EV/EBITDA倍率:企業価値(=時価総額+純有利子負債)÷EBITDA(=営業利益+減価償却費)。設備投資が大きく、負債や減価償却費が多い企業に用いられる。将来負債や減価償却費の減少が見込まれる企業には有効だが、常に投資が必要な企業では実態よりも割安な数値が出がち。過去に米国では株価を釣り上げる目的で利用されたこともあり、注意が必要。
PEGレシオ:PER÷EPS成長率。1を切ると成長性に対して割安と言われる。数値に反映しにくい「成長性」を織り込んだ指標として用いられる。EPS成長率は将来のものとなるため、これをどう置くかで数値が大きく変わる。
指標を用いた投資手法の例
このように様々な指標がある中で、投資家はどのように割安・割高を判断すれば良いのでしょうか。投資手法の例を挙げてみます。
低PER投資法:PERが10倍以下など、一律にスクリーニングして割安なものに投資するもの。しかし、PERが低いのには大抵理由があり、単にスクリーニングしただけではうまくいかないことが多い。事業実態の見極めが必要。
低PBR投資法:PBRが1倍を切る銘柄に投資するもの。狭義には、この手法を「バリュー投資」と呼ぶこともある。会計的には合理性があるものの、個別銘柄で見て1倍にまで回復する保証はない。割安なのに上がらない「バリュー・トラップ」を引き起こすのはこのケースが多い。
ネットネット株:PBRをより厳密に考え、保有する現金や有価証券などの換金性の高い資産から負債を引き、時価総額がその2/3よりも小さい割安な銘柄に投資するもの。バフェットの師であるベンジャミン・グレアムによって編み出された手法であり、将来性を全く織り込まない超保守的な手法と言える。かつては有効性が高かったが、コンピュータによるスクリーニングが可能となり、条件を満たす銘柄は滅多に存在しなくなった。
成長株投資法:PEGなどを使い、将来の成長性に投資するもの。高い成長性を見込む銘柄に投資するため、PERが高くても割安と考えて投資する。PEGは不確実な部分が多いため、実際は投資家の「目利き」に依存する部分が大きい。価値よりも割安なものに投資するという観点では、広義にはバリュー株投資と呼べる。
指標にとどまらない「アート」が不可欠
様々な指標や投資手法を挙げましたが、どれが最も優れているということはないと考えます。明らかに優位性があるものなら、すでに皆がその手法を使っているはずです。

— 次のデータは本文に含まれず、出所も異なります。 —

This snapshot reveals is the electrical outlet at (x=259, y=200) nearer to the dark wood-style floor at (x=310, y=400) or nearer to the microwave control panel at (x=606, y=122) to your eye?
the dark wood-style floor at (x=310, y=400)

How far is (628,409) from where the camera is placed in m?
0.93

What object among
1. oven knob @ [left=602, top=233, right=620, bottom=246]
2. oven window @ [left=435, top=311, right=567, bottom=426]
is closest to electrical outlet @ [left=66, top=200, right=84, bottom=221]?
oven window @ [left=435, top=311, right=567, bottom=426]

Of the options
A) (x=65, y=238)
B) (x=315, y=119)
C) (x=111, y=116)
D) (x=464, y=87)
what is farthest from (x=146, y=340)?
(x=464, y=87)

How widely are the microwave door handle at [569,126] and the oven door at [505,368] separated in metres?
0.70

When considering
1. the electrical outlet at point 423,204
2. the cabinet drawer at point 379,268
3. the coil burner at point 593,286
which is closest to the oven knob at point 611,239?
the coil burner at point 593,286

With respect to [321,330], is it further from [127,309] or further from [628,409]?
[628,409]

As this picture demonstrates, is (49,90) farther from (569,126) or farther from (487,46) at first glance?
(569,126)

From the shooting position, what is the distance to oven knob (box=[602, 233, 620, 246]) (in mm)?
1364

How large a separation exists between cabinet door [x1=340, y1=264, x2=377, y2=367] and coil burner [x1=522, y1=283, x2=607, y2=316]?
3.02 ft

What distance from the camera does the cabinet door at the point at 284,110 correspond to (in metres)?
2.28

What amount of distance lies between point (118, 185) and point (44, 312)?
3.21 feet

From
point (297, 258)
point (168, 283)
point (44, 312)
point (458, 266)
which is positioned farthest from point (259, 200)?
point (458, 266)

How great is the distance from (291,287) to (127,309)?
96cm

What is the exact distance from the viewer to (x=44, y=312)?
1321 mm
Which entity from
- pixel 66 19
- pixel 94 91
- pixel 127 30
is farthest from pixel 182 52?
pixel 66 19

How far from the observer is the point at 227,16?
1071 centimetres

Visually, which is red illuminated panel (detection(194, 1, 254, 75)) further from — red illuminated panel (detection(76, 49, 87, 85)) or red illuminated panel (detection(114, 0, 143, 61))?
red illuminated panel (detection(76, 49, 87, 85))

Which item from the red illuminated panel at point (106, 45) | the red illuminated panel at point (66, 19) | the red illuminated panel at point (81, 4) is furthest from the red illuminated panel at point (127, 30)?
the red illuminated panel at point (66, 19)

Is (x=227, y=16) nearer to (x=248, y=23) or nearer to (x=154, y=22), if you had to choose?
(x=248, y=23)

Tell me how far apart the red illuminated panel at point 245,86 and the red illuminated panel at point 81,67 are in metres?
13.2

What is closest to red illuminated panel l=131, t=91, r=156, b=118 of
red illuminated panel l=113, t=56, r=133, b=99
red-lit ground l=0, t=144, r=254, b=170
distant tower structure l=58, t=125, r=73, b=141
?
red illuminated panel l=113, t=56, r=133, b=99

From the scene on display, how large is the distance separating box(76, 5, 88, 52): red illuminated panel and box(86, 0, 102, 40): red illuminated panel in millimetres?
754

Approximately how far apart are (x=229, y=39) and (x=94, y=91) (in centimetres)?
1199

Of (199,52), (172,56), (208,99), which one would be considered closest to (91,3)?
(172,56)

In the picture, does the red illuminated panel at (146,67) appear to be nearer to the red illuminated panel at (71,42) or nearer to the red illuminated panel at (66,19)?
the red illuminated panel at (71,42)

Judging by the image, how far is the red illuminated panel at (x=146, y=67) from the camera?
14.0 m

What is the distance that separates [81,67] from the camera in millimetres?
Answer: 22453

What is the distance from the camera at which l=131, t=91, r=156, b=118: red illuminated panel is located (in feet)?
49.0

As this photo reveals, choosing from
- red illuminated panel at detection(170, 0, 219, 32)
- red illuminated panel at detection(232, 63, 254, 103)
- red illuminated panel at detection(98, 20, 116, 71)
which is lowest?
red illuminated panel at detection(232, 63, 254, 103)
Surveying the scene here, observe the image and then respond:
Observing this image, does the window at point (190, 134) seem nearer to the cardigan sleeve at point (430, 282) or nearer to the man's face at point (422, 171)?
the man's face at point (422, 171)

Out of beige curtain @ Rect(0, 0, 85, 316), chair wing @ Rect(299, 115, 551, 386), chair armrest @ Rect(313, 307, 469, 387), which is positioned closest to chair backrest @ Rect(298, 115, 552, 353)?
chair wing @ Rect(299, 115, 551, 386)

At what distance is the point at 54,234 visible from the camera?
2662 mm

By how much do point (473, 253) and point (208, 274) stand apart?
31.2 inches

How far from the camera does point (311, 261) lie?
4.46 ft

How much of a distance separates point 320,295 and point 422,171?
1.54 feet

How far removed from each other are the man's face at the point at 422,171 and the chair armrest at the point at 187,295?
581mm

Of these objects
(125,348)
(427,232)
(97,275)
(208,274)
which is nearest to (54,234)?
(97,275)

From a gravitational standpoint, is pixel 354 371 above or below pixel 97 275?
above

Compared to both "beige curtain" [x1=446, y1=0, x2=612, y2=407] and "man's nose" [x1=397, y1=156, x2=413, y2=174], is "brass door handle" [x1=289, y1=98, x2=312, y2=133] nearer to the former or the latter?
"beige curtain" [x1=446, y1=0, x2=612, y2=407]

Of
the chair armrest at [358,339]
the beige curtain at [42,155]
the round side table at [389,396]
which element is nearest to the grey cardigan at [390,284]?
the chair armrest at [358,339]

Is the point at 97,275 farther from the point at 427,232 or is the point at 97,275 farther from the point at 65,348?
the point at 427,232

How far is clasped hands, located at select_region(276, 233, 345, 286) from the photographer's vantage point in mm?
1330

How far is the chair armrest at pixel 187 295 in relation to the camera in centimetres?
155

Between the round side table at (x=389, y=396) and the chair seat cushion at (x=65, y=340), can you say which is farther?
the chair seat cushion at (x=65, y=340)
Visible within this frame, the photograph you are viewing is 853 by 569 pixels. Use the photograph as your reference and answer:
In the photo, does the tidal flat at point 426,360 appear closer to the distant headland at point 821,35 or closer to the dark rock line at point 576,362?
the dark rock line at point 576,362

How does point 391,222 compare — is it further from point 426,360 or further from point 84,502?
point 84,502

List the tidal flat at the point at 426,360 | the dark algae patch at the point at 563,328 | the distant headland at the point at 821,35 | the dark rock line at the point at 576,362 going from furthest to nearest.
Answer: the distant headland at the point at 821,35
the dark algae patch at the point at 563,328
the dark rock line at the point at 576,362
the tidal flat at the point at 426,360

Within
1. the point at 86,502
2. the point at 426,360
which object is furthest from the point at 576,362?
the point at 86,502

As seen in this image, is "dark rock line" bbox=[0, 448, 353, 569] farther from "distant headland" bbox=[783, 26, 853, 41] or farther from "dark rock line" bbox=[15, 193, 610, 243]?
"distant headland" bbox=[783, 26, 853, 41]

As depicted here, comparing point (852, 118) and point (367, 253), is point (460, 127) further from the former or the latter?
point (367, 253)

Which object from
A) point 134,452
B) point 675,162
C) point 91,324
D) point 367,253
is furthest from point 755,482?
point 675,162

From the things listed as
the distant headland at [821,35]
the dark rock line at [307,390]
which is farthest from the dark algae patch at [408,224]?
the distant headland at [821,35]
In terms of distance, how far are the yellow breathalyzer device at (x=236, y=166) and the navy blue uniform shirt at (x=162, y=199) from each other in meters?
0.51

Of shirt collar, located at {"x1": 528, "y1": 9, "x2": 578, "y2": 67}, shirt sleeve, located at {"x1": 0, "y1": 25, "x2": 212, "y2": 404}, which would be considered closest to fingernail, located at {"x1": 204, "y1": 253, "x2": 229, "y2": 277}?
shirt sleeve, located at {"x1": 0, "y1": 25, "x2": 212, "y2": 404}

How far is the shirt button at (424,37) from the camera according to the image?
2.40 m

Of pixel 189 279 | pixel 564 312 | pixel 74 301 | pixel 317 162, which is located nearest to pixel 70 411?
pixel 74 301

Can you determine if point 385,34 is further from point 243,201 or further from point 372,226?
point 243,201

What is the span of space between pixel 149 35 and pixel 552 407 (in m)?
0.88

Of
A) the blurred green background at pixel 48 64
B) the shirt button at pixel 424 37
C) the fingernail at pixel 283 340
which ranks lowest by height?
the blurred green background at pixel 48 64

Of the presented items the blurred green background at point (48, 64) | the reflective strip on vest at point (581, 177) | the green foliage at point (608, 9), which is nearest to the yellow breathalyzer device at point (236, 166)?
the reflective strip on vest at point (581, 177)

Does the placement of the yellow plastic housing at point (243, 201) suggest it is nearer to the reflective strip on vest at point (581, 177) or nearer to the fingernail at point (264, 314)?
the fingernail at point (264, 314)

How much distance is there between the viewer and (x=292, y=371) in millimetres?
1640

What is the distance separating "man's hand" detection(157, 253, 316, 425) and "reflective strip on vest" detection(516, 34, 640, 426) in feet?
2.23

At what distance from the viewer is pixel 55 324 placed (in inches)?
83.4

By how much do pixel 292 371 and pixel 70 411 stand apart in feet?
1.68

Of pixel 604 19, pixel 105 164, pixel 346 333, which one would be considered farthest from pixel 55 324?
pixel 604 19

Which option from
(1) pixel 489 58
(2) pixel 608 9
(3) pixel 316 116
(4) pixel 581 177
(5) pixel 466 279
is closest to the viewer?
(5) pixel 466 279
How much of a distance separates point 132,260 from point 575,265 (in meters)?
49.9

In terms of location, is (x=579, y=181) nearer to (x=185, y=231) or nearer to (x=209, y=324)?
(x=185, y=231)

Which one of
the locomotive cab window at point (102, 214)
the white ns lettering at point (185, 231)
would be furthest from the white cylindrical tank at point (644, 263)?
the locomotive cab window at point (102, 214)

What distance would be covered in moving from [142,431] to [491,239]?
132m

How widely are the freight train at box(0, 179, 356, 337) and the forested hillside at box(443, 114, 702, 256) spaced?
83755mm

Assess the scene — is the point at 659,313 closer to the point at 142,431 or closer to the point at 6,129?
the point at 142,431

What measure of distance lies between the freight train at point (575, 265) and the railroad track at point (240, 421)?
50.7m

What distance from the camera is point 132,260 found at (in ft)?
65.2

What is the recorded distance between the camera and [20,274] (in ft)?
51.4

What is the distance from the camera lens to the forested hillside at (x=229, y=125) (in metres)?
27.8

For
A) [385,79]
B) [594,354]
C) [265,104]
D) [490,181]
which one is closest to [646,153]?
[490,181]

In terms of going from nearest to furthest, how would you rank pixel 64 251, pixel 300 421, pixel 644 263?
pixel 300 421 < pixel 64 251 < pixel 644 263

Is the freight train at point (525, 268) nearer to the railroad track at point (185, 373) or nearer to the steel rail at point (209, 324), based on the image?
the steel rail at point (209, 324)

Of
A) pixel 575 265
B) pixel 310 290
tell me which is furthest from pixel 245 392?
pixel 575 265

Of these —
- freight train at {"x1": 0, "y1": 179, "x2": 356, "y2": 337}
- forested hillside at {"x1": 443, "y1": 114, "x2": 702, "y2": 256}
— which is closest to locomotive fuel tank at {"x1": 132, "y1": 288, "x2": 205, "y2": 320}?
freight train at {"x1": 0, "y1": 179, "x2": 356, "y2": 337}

私自身は「数年後の利益に対するPERが10倍以下」という観点を中心に見ているものの、時には資産や成長性を見るために他の指標を使います。複眼的に見ることで、本当は割安な銘柄を見過ごしたり、割安ではない銘柄の線引きをするのに役立てるのです。
しかし、指標は結局のところ参考値にすぎません。これまでも説明してきたように、株式の価値は将来の利益によって決まり、指標に表れる数値は過去のものにすぎないからです。
最も重要なのは、これから将来の会社がどうなるかという「ストーリー」だと考えています。その会社がこれからどのような戦略を採り、どれだけ成長(または衰退)していくかを自分の頭で考えることが何よりも役に立つと考えています。
投資の世界は数値が全てと思われがちですが、実際に投資するとなると想像力を頼りに生きていく世界です。もちろん、想像力を働かせるために必要な数値は最低限抑えなければなりません。投資は科学とアートがうまく融合しないと機能しないものなのです。